» OBJECTIVE:
Please render the rows from the line containing "By looking at" through the last row as a numbered list, skipping blank lines and leaving out the pictures.

» MATERIAL PROVIDED:

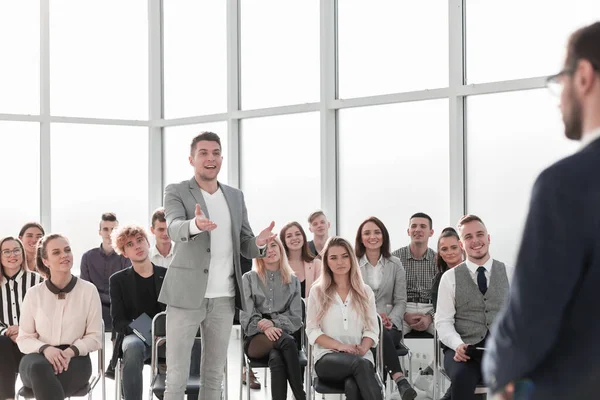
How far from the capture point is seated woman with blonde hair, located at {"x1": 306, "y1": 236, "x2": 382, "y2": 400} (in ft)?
14.3

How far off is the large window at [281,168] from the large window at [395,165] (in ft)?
1.16

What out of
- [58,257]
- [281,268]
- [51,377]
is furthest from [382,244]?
[51,377]

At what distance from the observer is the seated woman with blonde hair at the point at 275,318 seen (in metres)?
4.86

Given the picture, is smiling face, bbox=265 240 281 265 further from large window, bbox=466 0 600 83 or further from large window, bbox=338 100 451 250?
large window, bbox=466 0 600 83

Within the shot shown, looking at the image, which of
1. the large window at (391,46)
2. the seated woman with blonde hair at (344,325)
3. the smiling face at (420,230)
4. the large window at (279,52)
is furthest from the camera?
the large window at (279,52)

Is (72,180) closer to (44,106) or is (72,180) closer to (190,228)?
(44,106)

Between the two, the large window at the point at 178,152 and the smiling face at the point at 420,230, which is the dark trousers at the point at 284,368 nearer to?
the smiling face at the point at 420,230

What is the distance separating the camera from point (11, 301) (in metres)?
4.99

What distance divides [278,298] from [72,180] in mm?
4217

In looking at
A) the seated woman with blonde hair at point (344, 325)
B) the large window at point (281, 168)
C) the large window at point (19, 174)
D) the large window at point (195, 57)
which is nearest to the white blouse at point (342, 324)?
the seated woman with blonde hair at point (344, 325)

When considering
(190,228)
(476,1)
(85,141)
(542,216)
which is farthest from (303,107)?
(542,216)

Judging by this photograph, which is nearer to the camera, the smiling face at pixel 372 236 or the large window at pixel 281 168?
the smiling face at pixel 372 236

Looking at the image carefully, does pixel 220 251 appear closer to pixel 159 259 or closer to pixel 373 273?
pixel 373 273

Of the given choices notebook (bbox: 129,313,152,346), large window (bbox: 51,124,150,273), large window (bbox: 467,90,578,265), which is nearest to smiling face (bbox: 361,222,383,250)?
large window (bbox: 467,90,578,265)
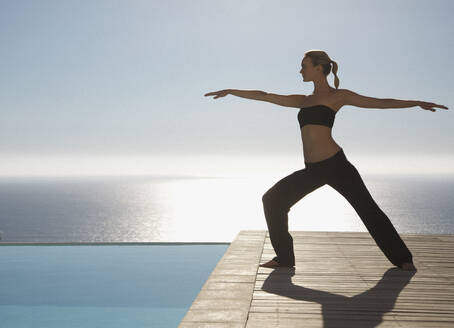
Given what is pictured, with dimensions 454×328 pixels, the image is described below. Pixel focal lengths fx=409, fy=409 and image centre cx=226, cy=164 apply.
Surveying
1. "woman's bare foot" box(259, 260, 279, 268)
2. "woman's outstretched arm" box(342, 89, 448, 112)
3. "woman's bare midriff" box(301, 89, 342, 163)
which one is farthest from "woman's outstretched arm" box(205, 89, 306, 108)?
"woman's bare foot" box(259, 260, 279, 268)

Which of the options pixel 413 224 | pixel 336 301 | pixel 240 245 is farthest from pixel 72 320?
pixel 413 224

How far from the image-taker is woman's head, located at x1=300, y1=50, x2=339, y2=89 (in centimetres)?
373

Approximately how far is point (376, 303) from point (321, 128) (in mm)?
1538

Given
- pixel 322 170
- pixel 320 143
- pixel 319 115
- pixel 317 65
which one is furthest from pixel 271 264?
pixel 317 65

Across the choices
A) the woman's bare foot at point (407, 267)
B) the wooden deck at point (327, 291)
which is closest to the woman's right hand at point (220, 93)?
the wooden deck at point (327, 291)

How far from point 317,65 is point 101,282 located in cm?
415

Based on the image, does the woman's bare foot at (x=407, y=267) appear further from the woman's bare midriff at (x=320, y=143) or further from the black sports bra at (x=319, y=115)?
the black sports bra at (x=319, y=115)

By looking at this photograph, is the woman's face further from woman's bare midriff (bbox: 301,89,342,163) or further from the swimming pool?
the swimming pool

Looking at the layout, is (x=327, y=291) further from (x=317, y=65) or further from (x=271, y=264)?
(x=317, y=65)

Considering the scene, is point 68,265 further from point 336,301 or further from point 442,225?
point 442,225

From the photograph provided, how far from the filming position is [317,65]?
3.73m

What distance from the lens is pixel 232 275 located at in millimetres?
3322

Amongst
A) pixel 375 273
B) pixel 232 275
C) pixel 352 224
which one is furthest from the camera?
pixel 352 224

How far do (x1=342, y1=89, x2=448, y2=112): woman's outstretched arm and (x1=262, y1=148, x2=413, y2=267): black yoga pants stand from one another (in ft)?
1.46
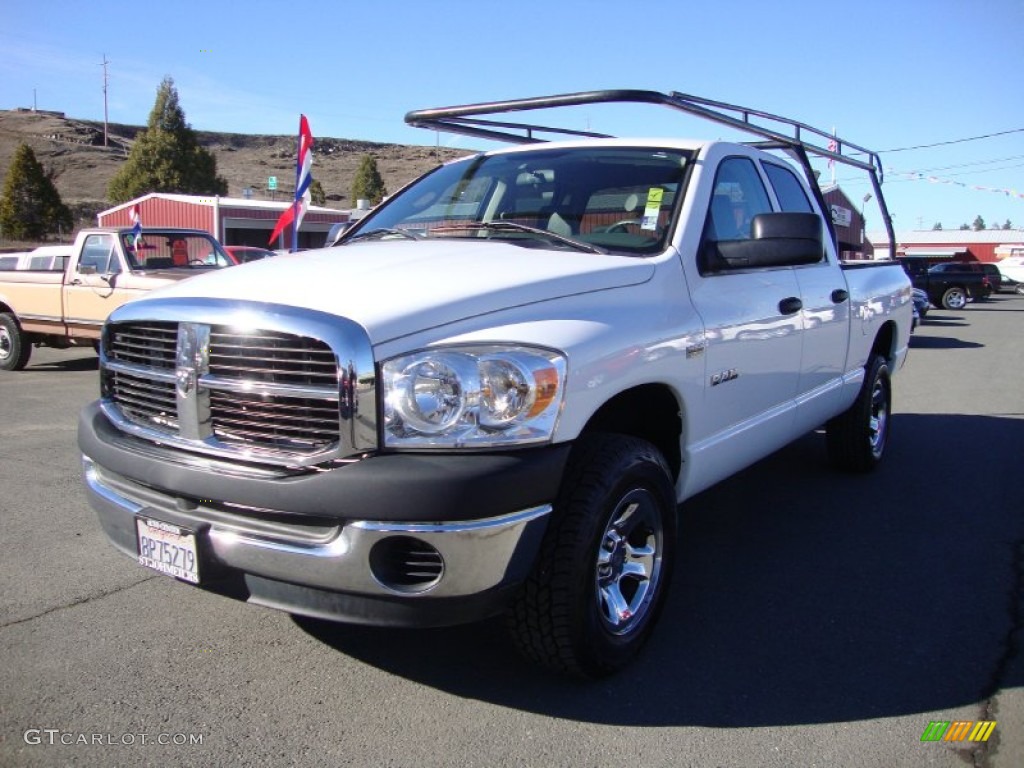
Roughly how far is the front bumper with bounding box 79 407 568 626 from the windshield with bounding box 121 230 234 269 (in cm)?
889

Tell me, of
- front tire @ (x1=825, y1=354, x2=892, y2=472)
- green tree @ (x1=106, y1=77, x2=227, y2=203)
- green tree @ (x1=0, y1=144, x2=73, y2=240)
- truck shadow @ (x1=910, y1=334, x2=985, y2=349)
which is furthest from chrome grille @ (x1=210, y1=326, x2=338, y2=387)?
green tree @ (x1=106, y1=77, x2=227, y2=203)

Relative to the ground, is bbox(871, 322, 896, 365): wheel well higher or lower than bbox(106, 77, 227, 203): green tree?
lower

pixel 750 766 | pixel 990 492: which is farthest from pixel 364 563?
pixel 990 492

» CORRECT RESPONSE:
1. By looking at this photograph, is the woman's face further from woman's bare midriff (bbox: 301,89,342,163) or further from the swimming pool?
2. the swimming pool
3. Looking at the layout, is (x=327, y=291) further from (x=317, y=65) or further from (x=271, y=264)?
4. (x=317, y=65)
5. Considering the scene, is point 68,265 further from point 336,301 or further from point 442,225?
6. point 442,225
7. From the photograph provided, how far from the filming position is [317,65]?
8. 3.73m
9. What distance from the lens is pixel 232 275 located at in millimetres?
10. 3322
11. Amongst
12. A) pixel 375 273
13. B) pixel 232 275
14. C) pixel 352 224
15. which one is furthest from the camera?
16. pixel 352 224
17. How far do (x1=342, y1=89, x2=448, y2=112): woman's outstretched arm and (x1=262, y1=148, x2=413, y2=267): black yoga pants stand from one another (in ft)?
18. 1.46
19. Roughly how far is the front bumper with bounding box 79 407 568 626 from the windshield with bounding box 121 230 234 269 (in cm)?
20. 889
21. Tell me, of
22. - front tire @ (x1=825, y1=354, x2=892, y2=472)
23. - green tree @ (x1=106, y1=77, x2=227, y2=203)
24. - green tree @ (x1=0, y1=144, x2=73, y2=240)
25. - truck shadow @ (x1=910, y1=334, x2=985, y2=349)
26. which is furthest from chrome grille @ (x1=210, y1=326, x2=338, y2=387)?
27. green tree @ (x1=106, y1=77, x2=227, y2=203)
28. Relative to the ground, is bbox(871, 322, 896, 365): wheel well higher or lower than bbox(106, 77, 227, 203): green tree?
29. lower
30. pixel 750 766 | pixel 990 492: which is farthest from pixel 364 563?
31. pixel 990 492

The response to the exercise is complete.